The new regulation will last for 10 days, with the option for it to be extended.

Foreigners, including those with existing travel permits, will not be able to enter Israel beginning December 23.

During the meeting, Justice Ministry representatives stressed that only in extreme cases, and after all other methods have been exhausted, would authorities use force to compel people to isolate in the hotels.

Brig. Gen. Nissan Davidi, head of the “Alon” Coronavirus Command Center of the taskforce on cutting the chain of infection, said “By Thursday we will be prepared to absorb those returning from abroad in 3,000 rooms in hotels.”

Acting Committee Chairperson MK Rabbi Michael Malchieli (Shas) demanded that the state guarantee adequate living conditions for those who will be required to isolate in corona hotels. “We will not allow people to be taken by force to hotels,” he said.
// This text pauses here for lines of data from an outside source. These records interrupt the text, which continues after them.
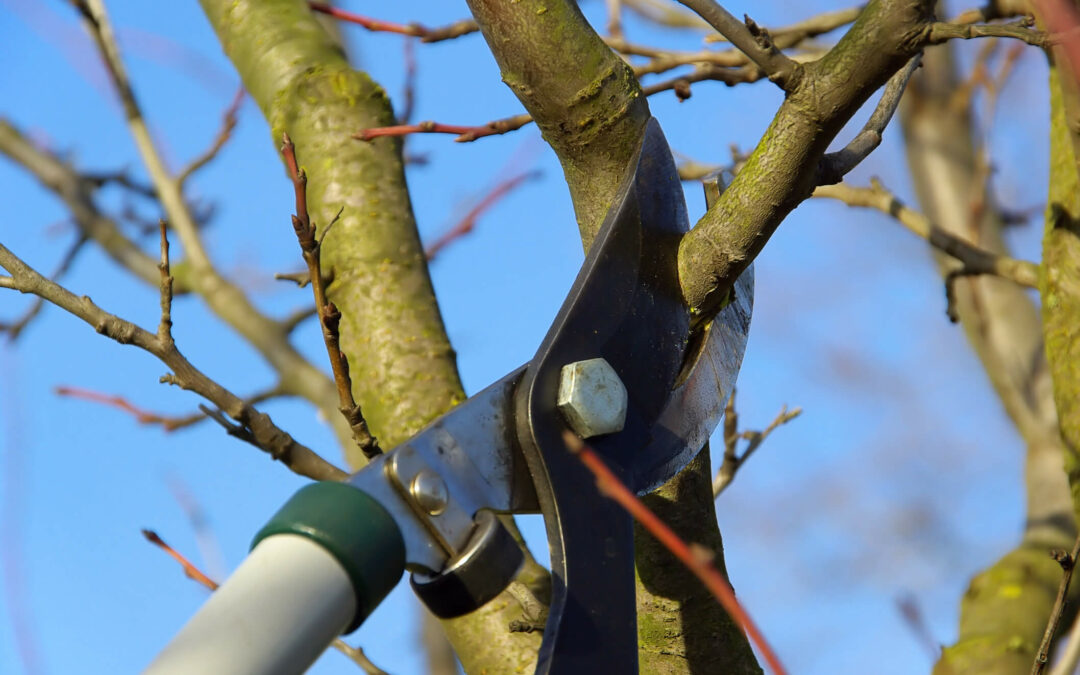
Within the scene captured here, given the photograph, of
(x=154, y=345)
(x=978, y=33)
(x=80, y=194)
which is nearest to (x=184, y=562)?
(x=154, y=345)

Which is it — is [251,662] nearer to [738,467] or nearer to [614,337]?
[614,337]

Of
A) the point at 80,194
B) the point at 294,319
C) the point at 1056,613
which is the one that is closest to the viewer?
the point at 1056,613

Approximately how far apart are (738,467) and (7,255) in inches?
49.5

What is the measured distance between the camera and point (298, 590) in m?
0.98

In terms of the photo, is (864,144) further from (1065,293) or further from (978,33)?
(1065,293)

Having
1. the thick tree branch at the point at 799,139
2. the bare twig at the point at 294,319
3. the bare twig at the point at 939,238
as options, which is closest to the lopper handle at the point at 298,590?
the thick tree branch at the point at 799,139

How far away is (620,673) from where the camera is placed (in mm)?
1253

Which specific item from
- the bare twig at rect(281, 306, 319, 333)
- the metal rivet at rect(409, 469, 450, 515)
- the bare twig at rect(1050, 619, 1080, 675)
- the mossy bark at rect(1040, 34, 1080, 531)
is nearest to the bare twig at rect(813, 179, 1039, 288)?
the mossy bark at rect(1040, 34, 1080, 531)

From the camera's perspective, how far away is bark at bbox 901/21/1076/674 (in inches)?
86.4

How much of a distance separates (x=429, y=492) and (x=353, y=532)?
13 centimetres

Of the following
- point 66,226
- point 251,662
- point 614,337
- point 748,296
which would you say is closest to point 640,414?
point 614,337

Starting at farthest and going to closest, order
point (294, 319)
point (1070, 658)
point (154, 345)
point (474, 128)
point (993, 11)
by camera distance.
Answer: point (294, 319) < point (993, 11) < point (474, 128) < point (154, 345) < point (1070, 658)

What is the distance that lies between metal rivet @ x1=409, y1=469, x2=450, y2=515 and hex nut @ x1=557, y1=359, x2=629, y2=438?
0.69 ft

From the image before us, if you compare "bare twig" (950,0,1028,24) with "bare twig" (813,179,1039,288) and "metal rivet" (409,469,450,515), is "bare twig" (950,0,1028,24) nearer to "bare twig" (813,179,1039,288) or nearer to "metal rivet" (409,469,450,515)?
"bare twig" (813,179,1039,288)
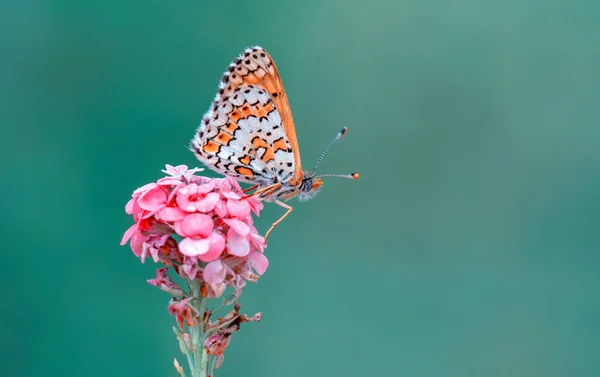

Prof. Hagai Levine, head of Israeli Association of Public Health Physicians, said he was against the new regulations. “The committee must not serve as a rubber stamp,” he said. “Decisions should be reached after [careful consideration], and the proposal that was submitted lacks this. There is no reason to lock everyone up without epidemiological justification. The mutation has been around since September. There are more than 10,000 mutations. We saw the hysteria surrounding the minks. We must act with discretion, not hysteria.”